[Document section — start]

HEALTH CARE/Joan Retsinas

Proposed: A Health-to-Income Ratio

Let’s concoct an ideal “health-to-income” ratio. Amidst the flurry of “replacement” options, with their promises of “access,” “health savings accounts,” and “freedom to choose,” we desperately need such a ratio, as a guide-stick before we plunge into the thicket of Darwinian conservatism.

Briefly, how much should the “typical American family,” beloved by politicians, be expected to pay for health care? Not just the insurance premiums, but the co-payments, deductibles, and the excluded services.

For housing, bureaucrats use a 30% tab: a household should, in the best of all worlds, pay no more than 30% of income for rent. Federal subsidies use that percentage. (Most low-income Americans pay more). For homebuyers, mortgage-lenders similarly use guidelines that hover around 30%.

Let’s do the same for healthcare. That index would put subsidies into fairer consideration, beyond the rhetorical bombast.

To construct the index, first, consider the costs of an annual premium. Get Aetna, Humana, Blue Cross to come up with a target figure, one that considers the “pool” of all enrollees. (This calculation lets the healthy millenials continue to opt out – “mandating” enrollment is anathema in this Darwinian world). Exclude government or employee subsidies from the calculation. That means excluding the payments on employer bottom lines: employees typically pay only a fraction of the premium-cost. Exclude too Medicaid subsidies, Department of Defense subsidies, and of course all the Affordable Care Act subsidies.

In short, construct a “pure” premium cost. Since the insurance companies are for-profit entities, this number includes not just the costs-of-care, but the hefty salaries, as well as the optimistically hefty returns to shareholders. (This “pure” statistic applies only to the under-age 65 population; older Americans, including the permanently disabled, come under the nonprofit government-subsidized Medicare, where honchos earn government-set salaries).

[Document section — finish]
[Extracted information — start]

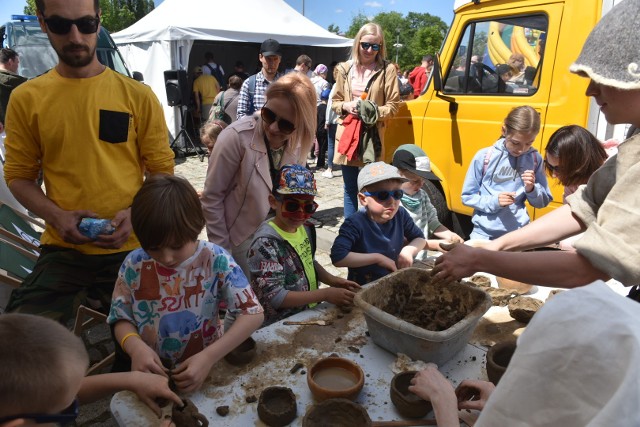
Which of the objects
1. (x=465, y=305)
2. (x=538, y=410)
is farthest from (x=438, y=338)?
(x=538, y=410)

[Extracted information — finish]

* Things to do:
1. Transcribe the health care column word for word, beginning at the words "For housing, bureaucrats" and stopping after "hover around 30%.".
2. Name every insurance company mentioned by name in the health care column.
Rely only on the health care column.

* Answers to the exercises:
1.
For housing, bureaucrats use a 30% tab: a household should, in the best of all worlds, pay no more than 30% of income for rent. Federal subsidies use that percentage. (Most low-income Americans pay more). For homebuyers, mortgage-lenders similarly use guidelines that hover around 30%.

2. Aetna, Humana, Blue Cross